● AUFGABENSTELLUNG: Schreiben Sie aus dem Textauszug die Passage ab, die mit „Am Flughafen bin“ beginnt und sich bis einschließlich „doch in Anspruch.“ erstreckt.

● TEXTAUSZUG:
┄┄┄┄┄┄┄┄┄┄

Hallo und Willkommen auf einem neuen Kontinent, meine Freunde! Hoffe, ihr seid bereit, es wird wild!
Am Flughafen bin ich ziemlich erleichtert, als ich meinen Rucksack auf dem Gepäckband entdecke. Nach dem vielen hin und her, ist es schön, dass nichts verloren gegangen ist.
Mein Hostel hat mir angeboten, ein Taxi zu schicken, was ich jetzt, da ich bei Tageslicht angekommen bin, abgelehnt habe. Ich will meinen Preis selbst verhandeln. An einer Geldwechselbude kann ich gleichzeitig auch eine SIM-Karte kaufen, was ich der Einfachheit halber tue. Im Nachhinein hätte ich es locker auch erst in der Stadt machen können, wäre sicher billiger gewesen. Dort kann ich auch ein Taxi bestellen… aber als ich den Preis höre, rufe ich wieder mein Hostel an und nehme den Service doch in Anspruch.

┄┄┄┄┄┄┄┄┄┄

● VORLIEGENDES MATERIAL:
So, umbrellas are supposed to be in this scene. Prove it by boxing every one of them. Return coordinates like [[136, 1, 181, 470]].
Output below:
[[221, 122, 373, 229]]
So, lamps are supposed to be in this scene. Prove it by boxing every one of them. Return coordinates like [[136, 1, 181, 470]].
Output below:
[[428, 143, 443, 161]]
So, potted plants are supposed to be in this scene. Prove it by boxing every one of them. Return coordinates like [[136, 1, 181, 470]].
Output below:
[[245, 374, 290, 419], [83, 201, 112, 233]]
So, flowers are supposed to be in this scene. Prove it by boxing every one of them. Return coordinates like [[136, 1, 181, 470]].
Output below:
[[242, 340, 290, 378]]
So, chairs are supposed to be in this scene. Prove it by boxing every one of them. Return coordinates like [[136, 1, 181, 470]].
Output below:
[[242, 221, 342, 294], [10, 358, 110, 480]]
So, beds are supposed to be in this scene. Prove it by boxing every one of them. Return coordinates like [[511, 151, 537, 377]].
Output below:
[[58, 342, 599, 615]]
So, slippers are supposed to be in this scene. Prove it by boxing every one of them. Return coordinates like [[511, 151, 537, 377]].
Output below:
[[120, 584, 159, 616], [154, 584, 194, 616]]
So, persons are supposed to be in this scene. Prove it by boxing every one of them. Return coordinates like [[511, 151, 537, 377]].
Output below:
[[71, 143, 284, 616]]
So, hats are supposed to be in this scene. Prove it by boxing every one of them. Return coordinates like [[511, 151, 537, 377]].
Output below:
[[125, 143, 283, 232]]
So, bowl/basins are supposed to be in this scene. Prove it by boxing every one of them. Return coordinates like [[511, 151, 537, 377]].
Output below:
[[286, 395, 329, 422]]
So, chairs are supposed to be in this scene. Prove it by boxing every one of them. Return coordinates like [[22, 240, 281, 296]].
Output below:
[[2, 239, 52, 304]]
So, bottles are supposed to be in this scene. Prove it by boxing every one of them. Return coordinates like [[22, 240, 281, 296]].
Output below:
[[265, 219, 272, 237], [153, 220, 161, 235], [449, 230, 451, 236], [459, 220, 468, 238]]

┄┄┄┄┄┄┄┄┄┄

● LÖSUNG DER AUFGABE:
Am Flughafen bin ich ziemlich erleichtert, als ich meinen Rucksack auf dem Gepäckband entdecke. Nach dem vielen hin und her, ist es schön, dass nichts verloren gegangen ist.
Mein Hostel hat mir angeboten, ein Taxi zu schicken, was ich jetzt, da ich bei Tageslicht angekommen bin, abgelehnt habe. Ich will meinen Preis selbst verhandeln. An einer Geldwechselbude kann ich gleichzeitig auch eine SIM-Karte kaufen, was ich der Einfachheit halber tue. Im Nachhinein hätte ich es locker auch erst in der Stadt machen können, wäre sicher billiger gewesen. Dort kann ich auch ein Taxi bestellen… aber als ich den Preis höre, rufe ich wieder mein Hostel an und nehme den Service doch in Anspruch.